◆ **PROBLEM DESCRIPTION**: Beginning at the line that contains "site 759, 2012-10-21", transcribe every line up to the last one in the material below. Include no other lines.
*** STORED DATA Section Begins ***
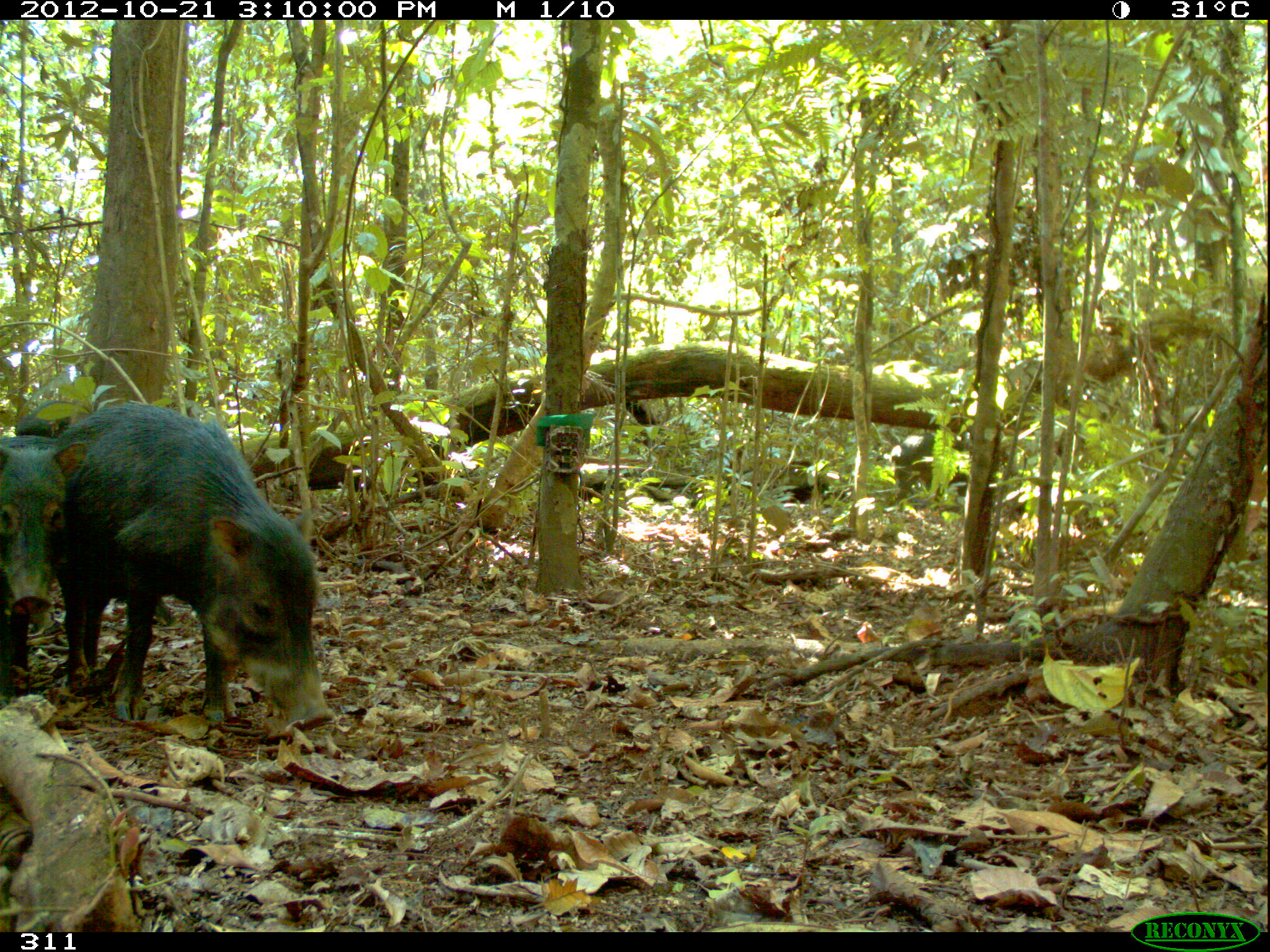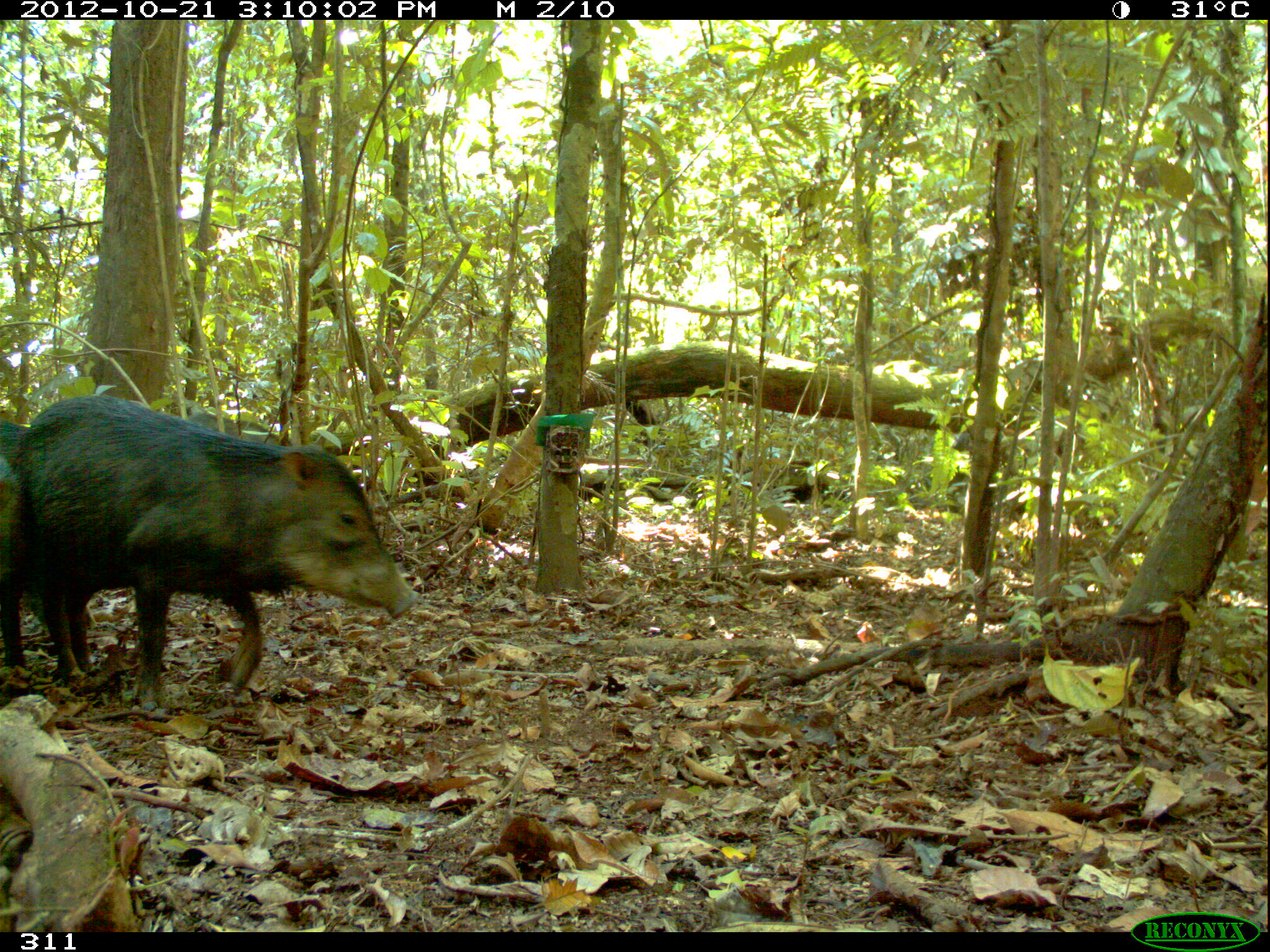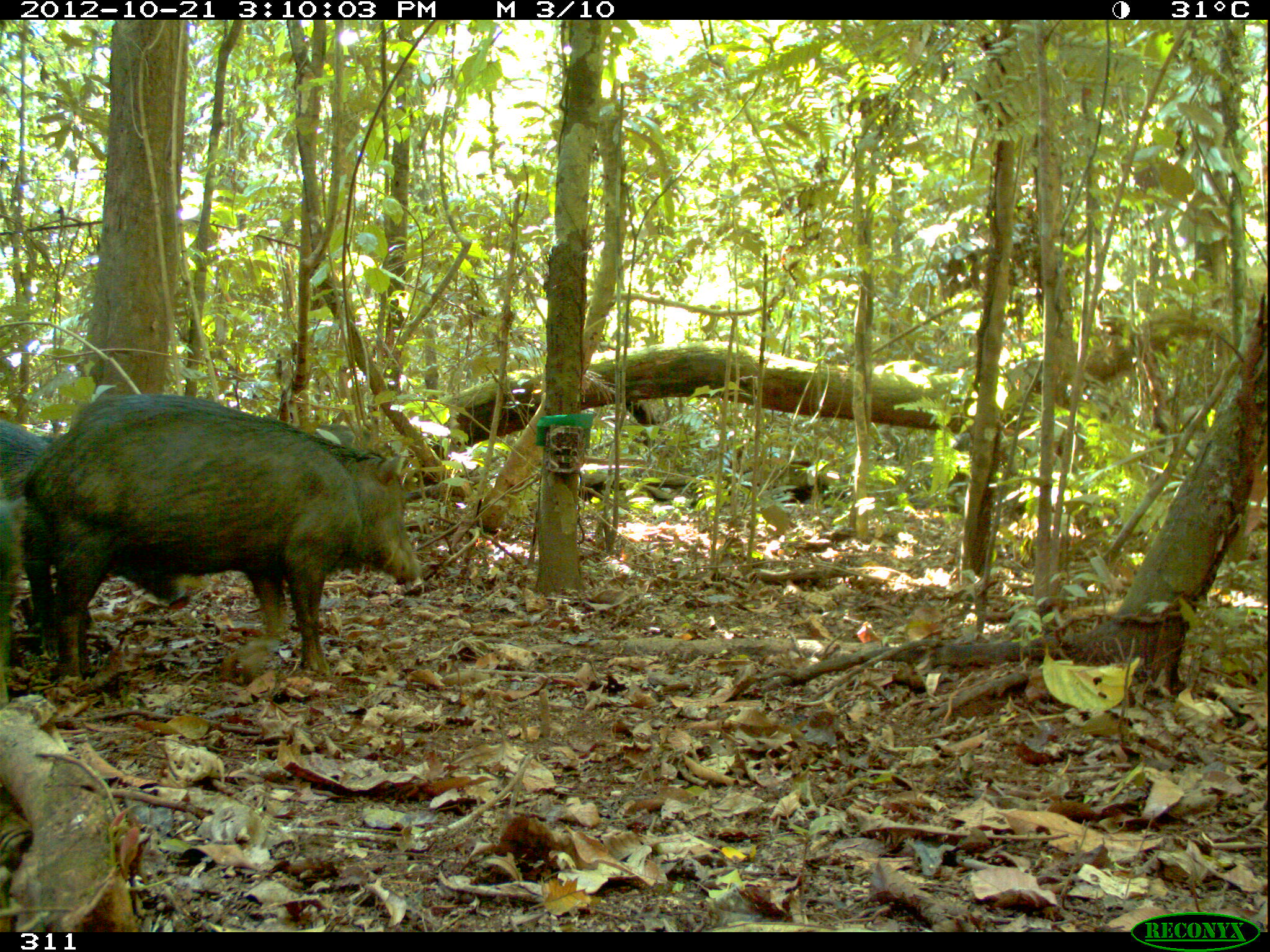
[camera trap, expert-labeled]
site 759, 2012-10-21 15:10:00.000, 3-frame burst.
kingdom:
*** STORED DATA Section Ends ***
◆ **FINAL ANSWER**:
site 759, 2012-10-21 15:10:00.000, 3-frame burst.
kingdom:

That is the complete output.